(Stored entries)
►
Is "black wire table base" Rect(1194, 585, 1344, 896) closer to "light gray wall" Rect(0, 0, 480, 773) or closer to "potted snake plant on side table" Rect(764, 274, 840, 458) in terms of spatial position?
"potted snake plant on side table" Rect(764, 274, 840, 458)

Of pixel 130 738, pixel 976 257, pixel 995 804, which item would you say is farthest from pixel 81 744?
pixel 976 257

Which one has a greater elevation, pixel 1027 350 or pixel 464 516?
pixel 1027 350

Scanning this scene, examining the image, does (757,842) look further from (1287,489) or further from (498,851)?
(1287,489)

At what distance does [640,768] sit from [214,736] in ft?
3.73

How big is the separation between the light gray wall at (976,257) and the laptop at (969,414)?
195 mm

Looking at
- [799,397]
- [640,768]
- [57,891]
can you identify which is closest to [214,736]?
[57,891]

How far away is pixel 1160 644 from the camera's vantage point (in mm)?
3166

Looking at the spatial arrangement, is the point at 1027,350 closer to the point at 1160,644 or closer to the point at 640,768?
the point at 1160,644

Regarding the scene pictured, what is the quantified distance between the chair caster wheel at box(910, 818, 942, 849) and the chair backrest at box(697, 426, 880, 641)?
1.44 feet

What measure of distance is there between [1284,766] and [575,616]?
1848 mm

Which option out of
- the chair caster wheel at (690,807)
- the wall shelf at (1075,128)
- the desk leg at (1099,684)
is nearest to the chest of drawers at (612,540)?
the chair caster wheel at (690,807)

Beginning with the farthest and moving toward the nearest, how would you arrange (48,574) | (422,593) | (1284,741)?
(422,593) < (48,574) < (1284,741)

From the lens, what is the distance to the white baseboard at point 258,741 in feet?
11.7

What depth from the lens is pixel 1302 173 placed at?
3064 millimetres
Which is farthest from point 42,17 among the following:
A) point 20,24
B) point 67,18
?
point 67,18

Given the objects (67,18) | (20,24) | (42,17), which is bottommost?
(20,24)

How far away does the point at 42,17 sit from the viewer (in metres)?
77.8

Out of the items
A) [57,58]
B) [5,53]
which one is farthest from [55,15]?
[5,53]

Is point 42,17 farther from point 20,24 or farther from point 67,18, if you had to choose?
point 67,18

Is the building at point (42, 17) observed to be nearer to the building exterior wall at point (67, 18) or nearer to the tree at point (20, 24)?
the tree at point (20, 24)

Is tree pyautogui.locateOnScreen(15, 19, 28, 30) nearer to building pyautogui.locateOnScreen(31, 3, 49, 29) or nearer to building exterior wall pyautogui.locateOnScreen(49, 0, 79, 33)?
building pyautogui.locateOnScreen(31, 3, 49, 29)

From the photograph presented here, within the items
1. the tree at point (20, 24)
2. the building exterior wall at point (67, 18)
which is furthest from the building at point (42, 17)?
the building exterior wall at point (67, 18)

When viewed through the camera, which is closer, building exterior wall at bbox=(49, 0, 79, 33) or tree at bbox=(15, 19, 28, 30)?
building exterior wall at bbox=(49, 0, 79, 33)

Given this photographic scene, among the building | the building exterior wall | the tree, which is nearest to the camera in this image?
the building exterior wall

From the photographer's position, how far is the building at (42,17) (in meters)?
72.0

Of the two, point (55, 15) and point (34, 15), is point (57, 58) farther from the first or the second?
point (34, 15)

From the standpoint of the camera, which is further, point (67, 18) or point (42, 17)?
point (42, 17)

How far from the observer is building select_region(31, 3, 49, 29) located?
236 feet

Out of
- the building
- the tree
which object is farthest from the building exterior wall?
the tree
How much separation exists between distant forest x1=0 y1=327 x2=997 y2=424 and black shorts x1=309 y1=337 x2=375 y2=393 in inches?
◄
:: The problem ::
Copy out every line of the records above without any change.

:: Written reply ::
Is "black wire table base" Rect(1194, 585, 1344, 896) closer to "light gray wall" Rect(0, 0, 480, 773) or closer to "potted snake plant on side table" Rect(764, 274, 840, 458) in terms of spatial position?
"potted snake plant on side table" Rect(764, 274, 840, 458)

Of pixel 130 738, pixel 976 257, pixel 995 804, which item would you say is farthest from pixel 81 744?
pixel 976 257

Which one has a greater elevation, pixel 1027 350 or pixel 464 516?
pixel 1027 350

Scanning this scene, examining the image, does (757,842) look further from (1287,489) or further from (498,851)?
(1287,489)

At what distance does [640,768] sit from [214,736] in ft?
3.73

How big is the separation between the light gray wall at (976,257) and the laptop at (969,414)?
195 mm

Looking at
- [799,397]
- [640,768]
- [57,891]
can you identify which is closest to [214,736]?
[57,891]

How far away is pixel 1160 644 from the camera's vantage point (in mm)?
3166

Looking at the spatial arrangement, is the point at 1027,350 closer to the point at 1160,644 or closer to the point at 640,768?
the point at 1160,644

Regarding the scene pictured, what is the quantified distance between the chair caster wheel at box(910, 818, 942, 849) and the chair backrest at box(697, 426, 880, 641)?
1.44 feet

What measure of distance is there between [1284,766] and [575,616]?
1848 mm

Which option out of
- the chair caster wheel at (690,807)
- the wall shelf at (1075,128)
- the desk leg at (1099,684)
is nearest to the chest of drawers at (612,540)?
the chair caster wheel at (690,807)

Beginning with the farthest and moving toward the nearest, how would you arrange (48,574) | (422,593) | (1284,741)?
(422,593) < (48,574) < (1284,741)

From the lens, what is the distance to the white baseboard at point 258,741 in feet?
11.7

What depth from the lens is pixel 1302 173 placed at?
3064 millimetres
Which is farthest from point 42,17 among the following:
A) point 20,24
B) point 67,18
?
point 67,18

Given the objects (67,18) | (20,24) | (42,17), which is bottommost?
(20,24)

How far away does the point at 42,17 sit from the viewer (in metres)?
77.8

Out of the items
A) [57,58]
B) [5,53]
which one is farthest from [55,15]?
[5,53]

Is point 42,17 farther from point 20,24 or farther from point 67,18, if you had to choose?
point 67,18

Is the building at point (42, 17) observed to be nearer to the building exterior wall at point (67, 18) or nearer to the tree at point (20, 24)?
the tree at point (20, 24)

Is tree pyautogui.locateOnScreen(15, 19, 28, 30) nearer to building pyautogui.locateOnScreen(31, 3, 49, 29) or nearer to building exterior wall pyautogui.locateOnScreen(49, 0, 79, 33)?
building pyautogui.locateOnScreen(31, 3, 49, 29)

From the photograph presented here, within the items
1. the tree at point (20, 24)
2. the building exterior wall at point (67, 18)
which is furthest from the building at point (42, 17)?
the building exterior wall at point (67, 18)

When viewed through the camera, which is closer, building exterior wall at bbox=(49, 0, 79, 33) or tree at bbox=(15, 19, 28, 30)?
building exterior wall at bbox=(49, 0, 79, 33)

Given this photographic scene, among the building | the building exterior wall | the tree, which is nearest to the camera in this image?
the building exterior wall

From the photographer's position, how far is the building at (42,17) (in meters)?
72.0

Of the two, point (55, 15) and point (34, 15), is point (57, 58) farther from the first or the second?
point (34, 15)

From the standpoint of the camera, which is further, point (67, 18) or point (42, 17)?
point (42, 17)

How far from the observer is building select_region(31, 3, 49, 29) located?
236 feet

Out of
- the building
- the tree
which object is farthest from the building exterior wall?
the tree
How much separation exists between distant forest x1=0 y1=327 x2=997 y2=424 and black shorts x1=309 y1=337 x2=375 y2=393 in inches?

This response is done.